**WRITTEN INSTRUCTION:** Copy out the article on remote work culture in full, word for word.

**SELECTION:**

--- start ---

Uniting the boardroom: Creating cohesive culture in a remote work environment
- 5 Min Read
An economic slowdown has brought the debate about where we work back to the table. Bruce Daisley argues that CEO’s need to ensure they’re listening to all of the voices in the room.
After an intensifying drip over the last few months, the dams have burst on the full push to get workers back to the office. Last week the global boss of JPMorgan, Jamie Dimon, justified his request that staff return to the workplace full-time, explaining that hybrid work is “perfectly reasonable to help women” but was unsuited to managers or younger workers. It followed the demand the previous week for Disney employees to find themselves in an office for four days a week.
What these management pronouncements miss is that away from the CEO’s seat boardroom-level leaders are more divided on what to do next.
“A strong sense of team”
“I need to balance the need to create a strong sense of team with a genuine concern that I can’t lose any more people right now,” Karl told me. Karl is a board director at a media company based inside the M25. Hybrid working has proved popular with his team and Karl has found himself struggling to enforce a demand for workers to be back in the office on the mandated three days a week. Revenue for the business has been strong, holding up better than expected and the biggest threat to performance has been the growing number of vacant roles in his team. A previous ‘return to office’ push barely registered in lifting attendance levels and Karl didn’t want to press the team too hard at this stage.
“I’ve been told to formulate a plan to get people back in,” Adam told me. Adam has board-level responsibility for HR at a construction company. Most of Adam’s fellow directors have enjoyed the balance of flexible working but the CEO has complained of empty seats and “never seeing anyone”. A sluggish start to the year has been cited as a reason to revisit the flexibility of the last year or so and Adam has been tasked with winning the team over to making things happen “in [the company’s name] way” (meaning in the office).
These stories are indicative of what Microsoft has styled the ‘Productivity Paranoia’ that surrounded hybrid working. In the tech giant’s data 85% of leaders doubt that their workers are productive when working from home, while 87% of workers believe they are. But what the Microsoft data appears to miss is that these paranoias aren’t evenly distributed – CEOs seem most concerned of all. There’s a degree of bias in the way leaders are making these judgments.

--- end ---

[Stored records]
--- start ---

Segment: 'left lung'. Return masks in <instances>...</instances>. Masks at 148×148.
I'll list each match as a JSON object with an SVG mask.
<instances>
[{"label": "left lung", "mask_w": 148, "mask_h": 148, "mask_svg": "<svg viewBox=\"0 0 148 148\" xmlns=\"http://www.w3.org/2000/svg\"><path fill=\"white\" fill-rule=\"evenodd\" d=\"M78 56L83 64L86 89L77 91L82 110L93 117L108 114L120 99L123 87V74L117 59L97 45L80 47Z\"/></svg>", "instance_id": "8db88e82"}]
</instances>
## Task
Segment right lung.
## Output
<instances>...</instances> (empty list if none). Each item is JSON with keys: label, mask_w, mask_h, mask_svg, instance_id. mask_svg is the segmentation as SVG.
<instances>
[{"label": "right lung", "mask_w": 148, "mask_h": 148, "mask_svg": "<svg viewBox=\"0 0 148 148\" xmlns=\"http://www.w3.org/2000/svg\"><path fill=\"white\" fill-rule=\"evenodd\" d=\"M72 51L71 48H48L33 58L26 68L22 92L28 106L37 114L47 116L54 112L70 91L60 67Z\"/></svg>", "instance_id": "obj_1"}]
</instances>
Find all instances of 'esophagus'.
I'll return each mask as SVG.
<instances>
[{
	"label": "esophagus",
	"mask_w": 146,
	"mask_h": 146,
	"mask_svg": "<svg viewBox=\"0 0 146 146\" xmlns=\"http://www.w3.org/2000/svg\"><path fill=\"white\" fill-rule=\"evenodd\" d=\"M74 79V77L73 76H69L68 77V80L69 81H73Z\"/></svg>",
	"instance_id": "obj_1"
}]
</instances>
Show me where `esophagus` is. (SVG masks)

--- end ---

**TASK RESPONSE:**
Uniting the boardroom: Creating cohesive culture in a remote work environment
- 5 Min Read
An economic slowdown has brought the debate about where we work back to the table. Bruce Daisley argues that CEO’s need to ensure they’re listening to all of the voices in the room.
After an intensifying drip over the last few months, the dams have burst on the full push to get workers back to the office. Last week the global boss of JPMorgan, Jamie Dimon, justified his request that staff return to the workplace full-time, explaining that hybrid work is “perfectly reasonable to help women” but was unsuited to managers or younger workers. It followed the demand the previous week for Disney employees to find themselves in an office for four days a week.
What these management pronouncements miss is that away from the CEO’s seat boardroom-level leaders are more divided on what to do next.
“A strong sense of team”
“I need to balance the need to create a strong sense of team with a genuine concern that I can’t lose any more people right now,” Karl told me. Karl is a board director at a media company based inside the M25. Hybrid working has proved popular with his team and Karl has found himself struggling to enforce a demand for workers to be back in the office on the mandated three days a week. Revenue for the business has been strong, holding up better than expected and the biggest threat to performance has been the growing number of vacant roles in his team. A previous ‘return to office’ push barely registered in lifting attendance levels and Karl didn’t want to press the team too hard at this stage.
“I’ve been told to formulate a plan to get people back in,” Adam told me. Adam has board-level responsibility for HR at a construction company. Most of Adam’s fellow directors have enjoyed the balance of flexible working but the CEO has complained of empty seats and “never seeing anyone”. A sluggish start to the year has been cited as a reason to revisit the flexibility of the last year or so and Adam has been tasked with winning the team over to making things happen “in [the company’s name] way” (meaning in the office).
These stories are indicative of what Microsoft has styled the ‘Productivity Paranoia’ that surrounded hybrid working. In the tech giant’s data 85% of leaders doubt that their workers are productive when working from home, while 87% of workers believe they are. But what the Microsoft data appears to miss is that these paranoias aren’t evenly distributed – CEOs seem most concerned of all. There’s a degree of bias in the way leaders are making these judgments.